Diabemin XR 1000 mg
Treatment of type 2 diabetes mellitus in adults, particularly in overweight patients, when dietary management and exercise alone does not result in adequate glycemic control.
Metformin may be used as monotherapy or in combination with other oral antidiabetic agents, or with insulin.
Intensive glucose control with metformin as first-line therapy after diet failure in overweight type 2 diabetic patients has been shown to reduce diabetes complications.
Impaired glucose tolerance (IGT) for patients in whom lifestyle interventions (diet and exercise) have failed.
Metformin HCl 1.000 mg
Lactic acidosis is a rare, but serious (high mortality in the absence of prompt treatment), metabolic complication that can occur due to metformin accumulation. Then incidence of lactic acidosis can and should be reduced by assessing also other associated risk factors such as poorly controlled diabetes, ketosis, prolonged fasting, excessive alcohol intake, hepatic insufficiency and any condition associated with hypoxia. It is characterized by acidotic dyspnea, vomiting, abdominal pain with muscle cramps, and/or general feeling of malaise with severe fatigue and hypothermia followed by coma. Lactic acidosis is a medical emergency. If metabolic acidosis is suspected, metformin should be discontinued and patients should be hospitalized immediately.
As metformin is excreted mainly by the kidney, serum creatinine levels or creatinine clearance should be determined before initiating treatment (creatininemia <135 µmol/L in males and <110 µmol/L in females) and regularly thereafter: at least annually in patients with normal renal function and least two to four times a year in patients with creatinine at the lower limit of normal and in elderly subjects.
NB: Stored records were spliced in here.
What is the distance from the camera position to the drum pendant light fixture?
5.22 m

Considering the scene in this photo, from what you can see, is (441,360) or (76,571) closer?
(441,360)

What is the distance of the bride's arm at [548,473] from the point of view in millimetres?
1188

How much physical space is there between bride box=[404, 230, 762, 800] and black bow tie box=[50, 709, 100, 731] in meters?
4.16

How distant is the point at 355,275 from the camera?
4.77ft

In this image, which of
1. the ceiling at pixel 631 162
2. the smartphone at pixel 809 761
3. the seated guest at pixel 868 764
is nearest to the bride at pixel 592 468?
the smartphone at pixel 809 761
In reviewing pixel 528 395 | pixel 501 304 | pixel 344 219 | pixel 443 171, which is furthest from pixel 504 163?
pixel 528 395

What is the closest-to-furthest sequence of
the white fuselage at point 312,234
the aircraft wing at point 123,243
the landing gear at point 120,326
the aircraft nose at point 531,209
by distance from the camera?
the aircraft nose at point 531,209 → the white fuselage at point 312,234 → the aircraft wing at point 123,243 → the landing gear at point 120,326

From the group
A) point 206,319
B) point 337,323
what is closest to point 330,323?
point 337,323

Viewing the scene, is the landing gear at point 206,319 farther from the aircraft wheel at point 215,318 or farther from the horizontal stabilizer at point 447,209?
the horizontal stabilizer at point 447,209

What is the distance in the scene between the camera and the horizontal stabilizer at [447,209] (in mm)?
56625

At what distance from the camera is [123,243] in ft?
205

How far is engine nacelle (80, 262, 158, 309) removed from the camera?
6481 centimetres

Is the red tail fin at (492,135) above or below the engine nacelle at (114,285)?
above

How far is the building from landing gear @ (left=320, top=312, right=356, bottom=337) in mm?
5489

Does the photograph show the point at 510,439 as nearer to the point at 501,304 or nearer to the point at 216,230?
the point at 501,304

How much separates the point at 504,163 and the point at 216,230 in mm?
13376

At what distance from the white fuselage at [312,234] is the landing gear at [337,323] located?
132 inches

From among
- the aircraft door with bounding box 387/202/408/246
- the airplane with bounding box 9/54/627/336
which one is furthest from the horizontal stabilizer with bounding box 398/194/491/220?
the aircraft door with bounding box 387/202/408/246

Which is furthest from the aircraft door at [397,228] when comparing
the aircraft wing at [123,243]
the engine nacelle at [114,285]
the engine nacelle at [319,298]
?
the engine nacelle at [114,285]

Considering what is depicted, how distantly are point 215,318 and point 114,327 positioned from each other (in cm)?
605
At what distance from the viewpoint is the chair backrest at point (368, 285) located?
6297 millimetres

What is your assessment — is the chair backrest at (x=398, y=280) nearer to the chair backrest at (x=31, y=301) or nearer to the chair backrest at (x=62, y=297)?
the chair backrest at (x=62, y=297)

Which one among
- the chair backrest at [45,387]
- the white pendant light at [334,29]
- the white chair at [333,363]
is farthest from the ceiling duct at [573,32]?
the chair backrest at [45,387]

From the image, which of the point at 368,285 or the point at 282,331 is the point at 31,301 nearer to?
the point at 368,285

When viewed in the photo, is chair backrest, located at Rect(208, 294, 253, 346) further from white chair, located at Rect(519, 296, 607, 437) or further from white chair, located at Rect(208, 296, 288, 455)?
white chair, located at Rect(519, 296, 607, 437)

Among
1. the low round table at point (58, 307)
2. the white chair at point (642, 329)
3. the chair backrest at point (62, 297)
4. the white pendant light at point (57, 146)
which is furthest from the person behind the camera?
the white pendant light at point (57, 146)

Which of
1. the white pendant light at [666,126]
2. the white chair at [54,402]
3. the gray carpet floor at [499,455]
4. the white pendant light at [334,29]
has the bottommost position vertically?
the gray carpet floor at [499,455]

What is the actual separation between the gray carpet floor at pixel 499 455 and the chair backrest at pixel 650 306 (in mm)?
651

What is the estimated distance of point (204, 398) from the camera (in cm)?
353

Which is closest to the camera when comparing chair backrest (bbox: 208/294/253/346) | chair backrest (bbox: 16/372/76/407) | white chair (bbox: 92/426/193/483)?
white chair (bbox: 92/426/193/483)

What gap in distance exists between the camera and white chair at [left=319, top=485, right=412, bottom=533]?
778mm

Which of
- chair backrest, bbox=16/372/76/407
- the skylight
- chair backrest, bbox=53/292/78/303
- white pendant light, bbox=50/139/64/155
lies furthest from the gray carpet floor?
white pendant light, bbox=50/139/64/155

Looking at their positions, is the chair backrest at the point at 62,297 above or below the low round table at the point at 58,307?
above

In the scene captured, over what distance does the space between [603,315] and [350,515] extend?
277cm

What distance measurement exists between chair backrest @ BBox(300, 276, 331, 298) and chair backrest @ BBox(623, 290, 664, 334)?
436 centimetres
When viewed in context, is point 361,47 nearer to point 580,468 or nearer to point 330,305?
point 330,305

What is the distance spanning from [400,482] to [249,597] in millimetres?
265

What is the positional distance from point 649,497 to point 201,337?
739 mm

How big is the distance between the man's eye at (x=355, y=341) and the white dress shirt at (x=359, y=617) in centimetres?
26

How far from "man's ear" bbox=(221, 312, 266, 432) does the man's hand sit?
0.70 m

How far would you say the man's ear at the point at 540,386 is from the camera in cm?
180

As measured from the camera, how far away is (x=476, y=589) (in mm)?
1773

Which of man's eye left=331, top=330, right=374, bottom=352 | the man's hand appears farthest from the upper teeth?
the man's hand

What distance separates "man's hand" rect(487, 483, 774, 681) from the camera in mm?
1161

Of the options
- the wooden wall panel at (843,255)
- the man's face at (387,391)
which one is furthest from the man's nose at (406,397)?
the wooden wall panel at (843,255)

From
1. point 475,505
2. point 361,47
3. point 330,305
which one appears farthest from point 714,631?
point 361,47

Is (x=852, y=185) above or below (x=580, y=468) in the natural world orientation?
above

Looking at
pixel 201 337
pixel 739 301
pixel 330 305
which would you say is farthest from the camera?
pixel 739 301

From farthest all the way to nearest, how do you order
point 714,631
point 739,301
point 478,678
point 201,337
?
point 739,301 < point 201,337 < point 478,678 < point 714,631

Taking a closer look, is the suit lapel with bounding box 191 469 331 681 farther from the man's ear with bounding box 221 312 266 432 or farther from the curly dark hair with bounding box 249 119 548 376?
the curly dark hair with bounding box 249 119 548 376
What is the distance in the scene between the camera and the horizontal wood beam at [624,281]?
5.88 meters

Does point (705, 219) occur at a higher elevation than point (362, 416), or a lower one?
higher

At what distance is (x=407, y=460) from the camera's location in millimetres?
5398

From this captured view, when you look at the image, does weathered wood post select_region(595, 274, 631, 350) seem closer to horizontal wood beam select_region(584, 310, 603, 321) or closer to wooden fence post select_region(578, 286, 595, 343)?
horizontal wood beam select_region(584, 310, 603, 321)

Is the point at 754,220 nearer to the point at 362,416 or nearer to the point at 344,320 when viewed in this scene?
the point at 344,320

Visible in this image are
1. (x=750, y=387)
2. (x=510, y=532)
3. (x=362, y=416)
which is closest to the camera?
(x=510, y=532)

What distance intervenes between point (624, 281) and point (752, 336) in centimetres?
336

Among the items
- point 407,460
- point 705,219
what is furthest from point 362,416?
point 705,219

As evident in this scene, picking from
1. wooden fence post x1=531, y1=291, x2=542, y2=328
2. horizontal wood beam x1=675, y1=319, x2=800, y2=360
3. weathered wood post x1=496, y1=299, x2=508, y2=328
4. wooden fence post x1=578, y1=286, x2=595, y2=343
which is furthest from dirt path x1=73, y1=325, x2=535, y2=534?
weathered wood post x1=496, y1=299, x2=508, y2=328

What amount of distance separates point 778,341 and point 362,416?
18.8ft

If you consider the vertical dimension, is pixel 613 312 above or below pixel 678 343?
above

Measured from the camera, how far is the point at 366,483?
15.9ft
Decreased renal function in elderly subjects is frequent and asymptomatic. Special caution should be exercised in situations where renal function may become impaired, for example in the elderly when initiating antihypertensive therapy or diuretic therapy and when starting therapy with a nonstreroidal anti-inflammatory.
Metformin hydrochloride (DIABEMIN® XR) should generally be given once daily with the evening meal or with breakfast and evening meal (twice daily dosage) and should be started at a low dose, with gradual dose escalation. Subsequent dosage should be adjusted according to the patient’s therapeutic response, using the lowest possible effective dosage. Metformin hydrochloride (DIABEMIN® XR) must be swallowed whole and never crushed or chewed. Metformin hydrochloride (DIABEMIN® XR) should always be taken with food. This will avoid the patient having gastrointestinal discomfort.
Patients who have stopped the treatment must contact their doctor. In case the patients has forgotten to take metformin hydrochloride (DIABEMIN® XR), the next dose should be taken at the usual time. Do not double the dose of metformin unless otherwise prescribed by the doctor. It is normal that the tablet shells may be present in the feces and this is not linked with a decrease in therapeutic activity.